Antonin Scalia's legacy looms over the Amy Coney Barrett hearings
CNN/Stylemagazine.com Newswire | 10/13/2020, 9:47 a.m.
By Joan Biskupic, CNN legal analyst & Supreme Court biographer
(CNN) -- Antonin Scalia, the late Supreme Court justice known for his rigid conservatism and wicked turn of phrase, might appreciate that his specter lurks over the Amy Coney Barrett hearings.
It recalls one of his most memorable lines, as he took issue with a controversial standard for state aid to religious schools. He likened a decades-old rule -- criticized by justices but never overruled -- to "some ghoul in a late-night horror movie that repeatedly sits up in his grave and shuffles abroad ... frightening the little children and school attorneys."
Scalia was not a man of ambiguity. His views were black and white. Like President Ronald Reagan who appointed him to the high court in 1986, he was a defining figure who inspired legions of young conservatives who held him up as a model of judicial brilliance, including Barrett.
"I felt like I knew the justice before I ever met him, because I had read so many of his colorful, accessible opinions," Barrett, who clerked for Scalia in 1998 and 1999, told the Senate Judiciary Committee on Monday. "More than the style of his writing, though, it was the content of Justice Scalia's reasoning that shaped me. ... A judge must apply the law as written, not as the judge wishes it were."
At the White House on September 26, Barrett said of Scalia, "His judicial philosophy is mine too."
Tuesday, Barrett emphasized, however, that she would not be a carbon copy of the late justice.
"I want to be careful to say that if I'm confirmed you would not be getting Justice Scalia, you would be getting Justice Barrett," she said. "And that's so because originalists don't always agree and neither do textualists."

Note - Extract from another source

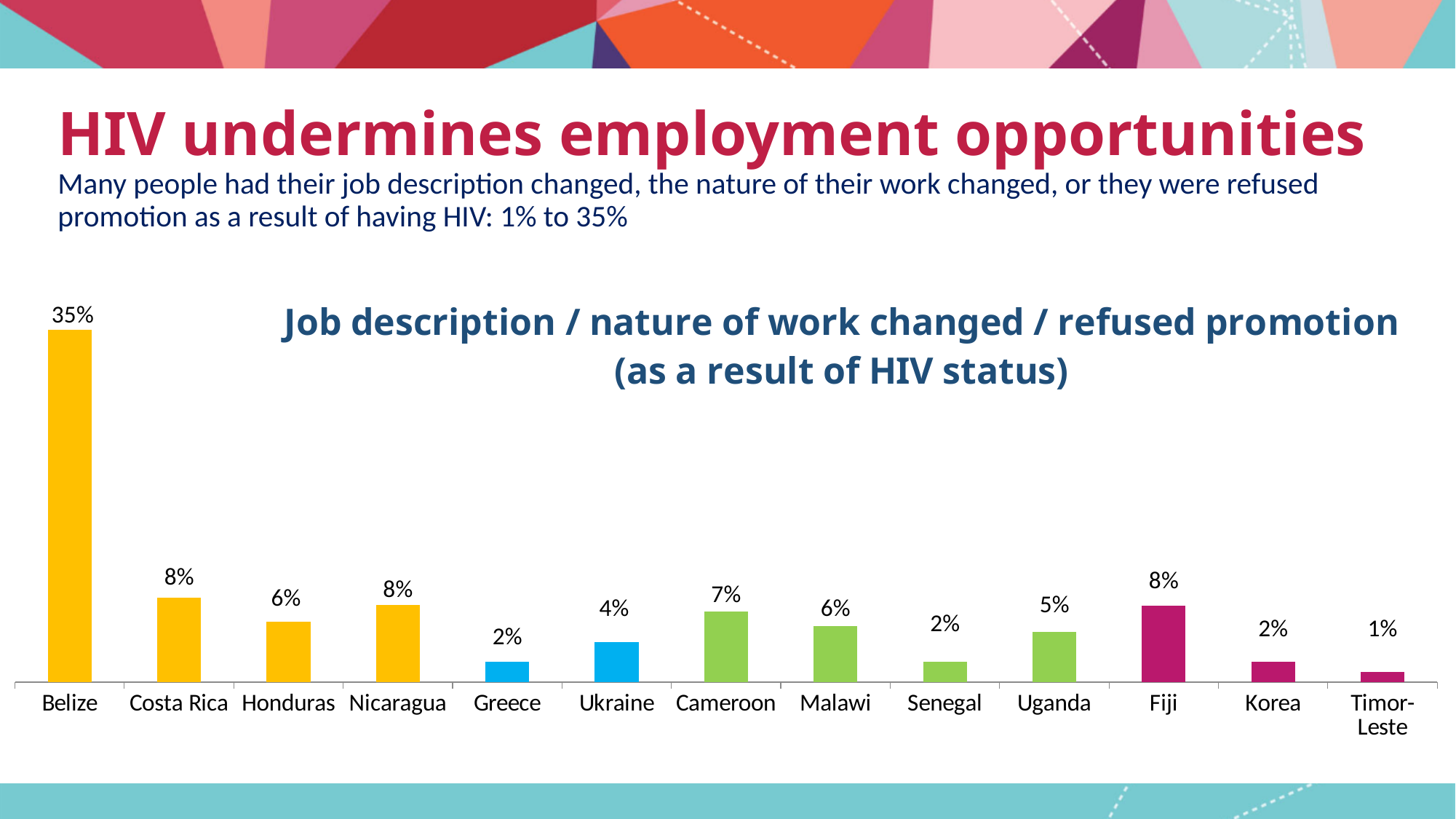
Which country has the highest value? Belize What kind of chart is shown on the slide? Bar chart What is the difference between the values for Belize and Costa Rica? 27% Which is larger, the value for Fiji or the value for Korea? Fiji Which is larger, the value for Ukraine or the value for Cameroon? Cameroon What is the value for Cameroon? 7% What is the title of the chart? Job description / nature of work changed / refused promotion (as a result of HIV status) What is the value for Uganda? 5% What is the difference between the values for Malawi and Senegal? 4% Which country has the lowest value? Timor-Leste How many countries are shown on the chart? 13 What is the value for Belize? 35%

Senate Democrats regard the Scalia philosophy as a path to the diminishment of individual rights and have warned of the continuing rightward turn of the Supreme Court. Scalia's approach was the exact opposite, in fact, of that of pioneering civil rights Justice Ruth Bader Ginsburg, whom Barrett would succeed.
During Scalia's nearly 30-year tenure (1986-2016) he promoted "originalism," a doctrine that looks to the framers' understanding of the Constitution in the 18th Century.
In his view, that meant no abortion rights but a robust Second Amendment. He believed in strong executive power and little regulation of money in elections. He voted consistently against gay rights and angrily dissented when the justices in 2015 declared a constitutional right to same-sex marriage.
Irreverence was his signature. "Get over it," he told audiences for years after the 2000 Florida election case of Bush v. Gore. Scalia voted with the narrow majority in favor of Texas Gov. George W. Bush over Vice President Al Gore.
When Scalia refused to recuse himself from a 2004 case involving his friend and duck-hunting partner Vice President Dick Cheney, the justice wrote a 21-page public memo defending himself. In a university appearance around the same time, he closed his defense before students with the memorable: "Quack, quack."
Scalia was famously friendly with Ginsburg -- something several Republican senators noted on Monday. She said he was one of the few people who made her laugh. Ginsburg added of Scalia in one interview, "I love him. But sometimes I'd like to strangle him."
He could never convince Ginsburg to adopt his judicial approach, but he influenced a generation of right-wing students. In the early 1980s as a law professor at the University of Chicago, Scalia was faculty adviser to the newly founded Federalist Society, begun by students at the Chicago campus and at Yale University. Scalia's reputation grew as did the Federalist Society, and in the years after his 2016 death, his presence continued to loom, embraced by President Donald Trump.
Scalia's wife, Maureen, has been invited to the White House on multiple occasions and was in the Rose Garden for the September 26 unveiling of the Barrett nomination.
In her academic writing before joining the bench, Barrett noted Scalia's opposition to the Affordable Care Act, in 2012 and 2015 dissenting opinions.
Scalia wrote in the 2015 case, "We should start calling this law SCOTUScare," referring to the acronym for the Supreme Court of the United States, as he contended the justices essentially rewrote the law to uphold it.
Also during that term ending in June 2015, Scalia's last full session before his death, the justices declared a right to same-sex marriage.
Scalia derided the reasoning of Justice Anthony Kennedy's majority opinion in Obergefell v. Hodges, particularly its opening references to liberty, and had this jab for the four liberals who formed the gay-marriage majority: "If, even as the price to be paid for a fifth vote, I ever joined an opinion for the Court that began: 'The Constitution promises liberty to all within its reach, a liberty that includes certain specific rights that allow persons, within a lawful realm, to define and express their identity,' I would hide my head in a bag. The Supreme Court of the United States has descended from the disciplined legal reasoning of John Marshall and Joseph Story to the mystical aphorisms of the fortune cookie."
A new court has emerged since Scalia died four years ago, with two Trump appointees, Neil Gorsuch and Brett Kavanaugh. And now Judge Barrett, a protégé, stands ready to shift the court even more to the right, even more in Scalia's image.